Dat ons plan allesbehalve origineel is, is een understatement. We zijn niet de eerste buitenlanders die in Spanje een goedlopende Bed & Breakfast willen beginnen. Maar om originaliteit is het ons ook niet te doen. Als eigen baas hopen we ons leven meer naar eigen inzicht in te richten. Met meer vrijheid, tijd voor elkaar en tijd om te genieten. En dat alles op een plek met meer rust, meer natuur, beter eten en een beter klimaat. Dat het een lang proces is geweest, doet er niet toe. Na het dromen van een ander leven, het zoeken naar een geschikt huis en de daadwerkelijke aankoop ervan, bevinden we ons nu in één van de laatste fases voor opening: de verbouwing.

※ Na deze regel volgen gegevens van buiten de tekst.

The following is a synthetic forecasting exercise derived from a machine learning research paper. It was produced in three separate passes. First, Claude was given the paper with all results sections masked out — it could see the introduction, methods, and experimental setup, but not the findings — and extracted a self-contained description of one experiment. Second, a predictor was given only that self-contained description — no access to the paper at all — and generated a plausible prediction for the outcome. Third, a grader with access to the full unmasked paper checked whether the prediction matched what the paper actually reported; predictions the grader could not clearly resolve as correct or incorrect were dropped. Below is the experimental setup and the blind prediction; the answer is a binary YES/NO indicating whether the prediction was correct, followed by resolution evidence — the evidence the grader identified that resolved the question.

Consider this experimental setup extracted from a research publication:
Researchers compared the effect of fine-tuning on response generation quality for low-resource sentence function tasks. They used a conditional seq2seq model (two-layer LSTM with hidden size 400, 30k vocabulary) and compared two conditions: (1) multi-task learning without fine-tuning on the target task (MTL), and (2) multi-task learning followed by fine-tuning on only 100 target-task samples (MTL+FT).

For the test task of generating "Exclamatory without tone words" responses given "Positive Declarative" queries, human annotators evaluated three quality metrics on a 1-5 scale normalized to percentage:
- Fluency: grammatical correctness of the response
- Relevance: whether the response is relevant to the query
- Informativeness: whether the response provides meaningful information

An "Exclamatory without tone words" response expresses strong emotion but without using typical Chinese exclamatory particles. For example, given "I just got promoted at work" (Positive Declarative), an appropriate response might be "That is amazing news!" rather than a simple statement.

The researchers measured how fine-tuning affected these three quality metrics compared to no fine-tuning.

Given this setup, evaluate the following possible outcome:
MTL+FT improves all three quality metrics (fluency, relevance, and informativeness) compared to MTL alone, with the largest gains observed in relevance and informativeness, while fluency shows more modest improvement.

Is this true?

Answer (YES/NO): NO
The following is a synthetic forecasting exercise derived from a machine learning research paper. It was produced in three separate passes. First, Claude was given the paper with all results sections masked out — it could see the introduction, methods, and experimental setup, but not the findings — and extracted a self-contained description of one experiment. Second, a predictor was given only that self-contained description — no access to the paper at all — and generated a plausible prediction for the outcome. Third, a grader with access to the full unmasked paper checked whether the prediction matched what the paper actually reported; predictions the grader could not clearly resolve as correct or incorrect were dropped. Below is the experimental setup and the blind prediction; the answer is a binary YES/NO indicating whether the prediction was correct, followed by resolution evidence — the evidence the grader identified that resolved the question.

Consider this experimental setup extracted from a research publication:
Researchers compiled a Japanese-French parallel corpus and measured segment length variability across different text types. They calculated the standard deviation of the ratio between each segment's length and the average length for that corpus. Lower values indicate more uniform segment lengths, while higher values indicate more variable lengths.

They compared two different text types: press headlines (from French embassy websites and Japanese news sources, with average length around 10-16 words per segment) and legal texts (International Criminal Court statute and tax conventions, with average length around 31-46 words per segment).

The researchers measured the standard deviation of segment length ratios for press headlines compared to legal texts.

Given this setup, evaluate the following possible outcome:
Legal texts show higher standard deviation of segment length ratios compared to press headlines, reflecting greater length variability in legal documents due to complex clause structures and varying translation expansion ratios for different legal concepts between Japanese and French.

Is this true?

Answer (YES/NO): YES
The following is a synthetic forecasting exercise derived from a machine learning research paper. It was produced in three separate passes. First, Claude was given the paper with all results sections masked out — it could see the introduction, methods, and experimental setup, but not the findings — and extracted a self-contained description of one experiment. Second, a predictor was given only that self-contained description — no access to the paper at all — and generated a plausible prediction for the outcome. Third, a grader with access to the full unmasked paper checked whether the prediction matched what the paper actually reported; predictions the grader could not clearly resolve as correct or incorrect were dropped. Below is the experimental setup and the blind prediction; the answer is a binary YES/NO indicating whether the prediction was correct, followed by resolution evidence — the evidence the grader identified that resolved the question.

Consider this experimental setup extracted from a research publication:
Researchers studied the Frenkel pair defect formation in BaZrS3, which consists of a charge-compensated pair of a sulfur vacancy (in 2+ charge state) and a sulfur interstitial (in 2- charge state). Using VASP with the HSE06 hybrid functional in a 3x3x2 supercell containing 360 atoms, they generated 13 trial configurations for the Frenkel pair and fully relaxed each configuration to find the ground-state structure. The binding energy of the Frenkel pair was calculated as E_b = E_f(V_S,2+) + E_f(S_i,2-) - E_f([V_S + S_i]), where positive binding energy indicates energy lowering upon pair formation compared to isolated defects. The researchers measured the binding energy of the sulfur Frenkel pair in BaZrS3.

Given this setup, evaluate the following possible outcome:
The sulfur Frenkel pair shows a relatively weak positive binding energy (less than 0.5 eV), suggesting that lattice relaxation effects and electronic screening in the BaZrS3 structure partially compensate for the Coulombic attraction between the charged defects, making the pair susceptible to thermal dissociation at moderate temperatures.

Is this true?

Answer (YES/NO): NO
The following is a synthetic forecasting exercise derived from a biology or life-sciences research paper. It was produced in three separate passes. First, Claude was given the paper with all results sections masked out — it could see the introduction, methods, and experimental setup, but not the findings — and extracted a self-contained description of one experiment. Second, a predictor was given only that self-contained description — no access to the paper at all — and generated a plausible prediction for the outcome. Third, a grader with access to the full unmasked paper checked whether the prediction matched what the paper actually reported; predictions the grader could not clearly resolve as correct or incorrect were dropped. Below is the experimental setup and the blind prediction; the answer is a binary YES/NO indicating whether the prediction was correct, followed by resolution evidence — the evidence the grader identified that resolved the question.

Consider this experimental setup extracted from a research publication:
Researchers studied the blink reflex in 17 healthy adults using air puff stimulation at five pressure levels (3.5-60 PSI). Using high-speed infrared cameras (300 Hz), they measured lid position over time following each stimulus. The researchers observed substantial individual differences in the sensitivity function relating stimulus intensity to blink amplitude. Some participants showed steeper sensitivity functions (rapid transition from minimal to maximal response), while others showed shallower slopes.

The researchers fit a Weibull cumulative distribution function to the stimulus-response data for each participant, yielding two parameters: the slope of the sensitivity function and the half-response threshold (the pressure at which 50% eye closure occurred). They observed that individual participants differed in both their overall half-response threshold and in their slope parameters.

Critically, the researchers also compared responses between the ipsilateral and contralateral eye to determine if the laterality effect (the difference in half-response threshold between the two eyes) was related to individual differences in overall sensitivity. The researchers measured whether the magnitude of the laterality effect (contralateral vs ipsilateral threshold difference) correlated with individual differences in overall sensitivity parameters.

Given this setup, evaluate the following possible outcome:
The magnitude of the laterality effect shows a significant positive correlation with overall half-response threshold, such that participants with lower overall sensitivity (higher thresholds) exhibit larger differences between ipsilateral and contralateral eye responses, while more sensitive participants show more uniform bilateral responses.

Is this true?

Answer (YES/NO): NO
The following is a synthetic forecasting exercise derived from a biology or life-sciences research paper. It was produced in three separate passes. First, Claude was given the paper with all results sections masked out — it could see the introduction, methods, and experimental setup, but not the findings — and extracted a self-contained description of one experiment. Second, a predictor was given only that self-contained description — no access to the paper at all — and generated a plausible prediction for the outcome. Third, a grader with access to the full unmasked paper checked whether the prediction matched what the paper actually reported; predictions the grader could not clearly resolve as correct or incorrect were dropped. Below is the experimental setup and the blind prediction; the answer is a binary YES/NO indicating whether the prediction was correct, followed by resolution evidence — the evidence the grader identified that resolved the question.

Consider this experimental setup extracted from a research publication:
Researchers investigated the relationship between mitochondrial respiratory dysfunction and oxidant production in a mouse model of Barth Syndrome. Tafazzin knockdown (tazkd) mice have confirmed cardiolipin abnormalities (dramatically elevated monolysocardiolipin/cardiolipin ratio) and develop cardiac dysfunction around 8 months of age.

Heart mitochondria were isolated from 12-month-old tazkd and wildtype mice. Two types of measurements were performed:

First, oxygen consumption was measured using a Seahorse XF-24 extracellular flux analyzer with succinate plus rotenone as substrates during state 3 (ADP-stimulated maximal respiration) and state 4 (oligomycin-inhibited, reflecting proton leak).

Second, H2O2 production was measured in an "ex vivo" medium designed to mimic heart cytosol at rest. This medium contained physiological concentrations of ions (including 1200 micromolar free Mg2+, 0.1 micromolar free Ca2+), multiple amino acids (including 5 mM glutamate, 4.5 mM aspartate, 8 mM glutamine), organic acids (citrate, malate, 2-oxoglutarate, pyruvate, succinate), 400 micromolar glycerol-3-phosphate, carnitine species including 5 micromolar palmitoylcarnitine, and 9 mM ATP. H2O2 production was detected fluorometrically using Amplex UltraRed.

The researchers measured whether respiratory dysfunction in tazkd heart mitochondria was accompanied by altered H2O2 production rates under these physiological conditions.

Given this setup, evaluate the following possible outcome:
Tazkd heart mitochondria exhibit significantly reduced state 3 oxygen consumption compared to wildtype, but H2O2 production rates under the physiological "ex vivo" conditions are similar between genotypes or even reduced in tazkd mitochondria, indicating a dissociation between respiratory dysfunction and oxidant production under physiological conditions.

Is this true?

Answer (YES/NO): YES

Wie de kans van slagen zou willen berekenen door de plus- en minpunten met elkaar te vergelijken, zou zien dat het eerste rijtje aanzienlijk langer is. Het huis is in goede staat, er is voldoende budget voor een verbouwing, onze vader beschikt over meer dan voldoende (bouw)-technische kennis en ervaring en hij heeft tijd en zin om ons te helpen. We leren de taal, bezitten elk onze eigen kwaliteiten waarbij we elkaar perfect aanvullen en zowel ‘Ik Vertrek’ als ‘Het Roer Om’ hebben ons al een hele tijd geleden geghost. Als dat laatste geen goed voorteken is, dan weet ik het ook niet meer.
Toch is er nog één ding dat roet in het eten kan gooien. Dat verrekte, volhardende perfectionisme waaraan moeilijk te ontsnappen is. Begrijp me niet verkeerd – er is niets mis met streven naar een zo goed mogelijk resultaat, zolang je er maar niet in doorslaat. En daar ligt onze uitdaging. Want het huis is oud. Het is Spaans. En alles – maar dan ook werkelijk álles – is scheef. Dus zodra er weer iemand binnensmonds loopt te vloeken, is er minimaal één persoon die in het voorbijgaan quasi-verbaasd vraagt: “Wat?! Is het scheef?”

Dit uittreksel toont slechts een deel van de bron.